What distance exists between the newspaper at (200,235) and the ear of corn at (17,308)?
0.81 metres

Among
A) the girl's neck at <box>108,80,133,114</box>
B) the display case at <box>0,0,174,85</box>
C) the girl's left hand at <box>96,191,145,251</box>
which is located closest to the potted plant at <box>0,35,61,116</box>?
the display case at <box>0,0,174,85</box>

*Aim*. Rewrite all the entries above, swapping "girl's" for "woman's" and leaving every other word unchanged.

*Reply to the exercise*.
What distance exists between the newspaper at (200,235) and the ear of corn at (17,308)?
0.81 metres

Among
A) the woman's neck at <box>108,80,133,114</box>
B) the display case at <box>0,0,174,85</box>
C) the woman's left hand at <box>96,191,145,251</box>
which is located closest to the potted plant at <box>0,35,61,116</box>?
the display case at <box>0,0,174,85</box>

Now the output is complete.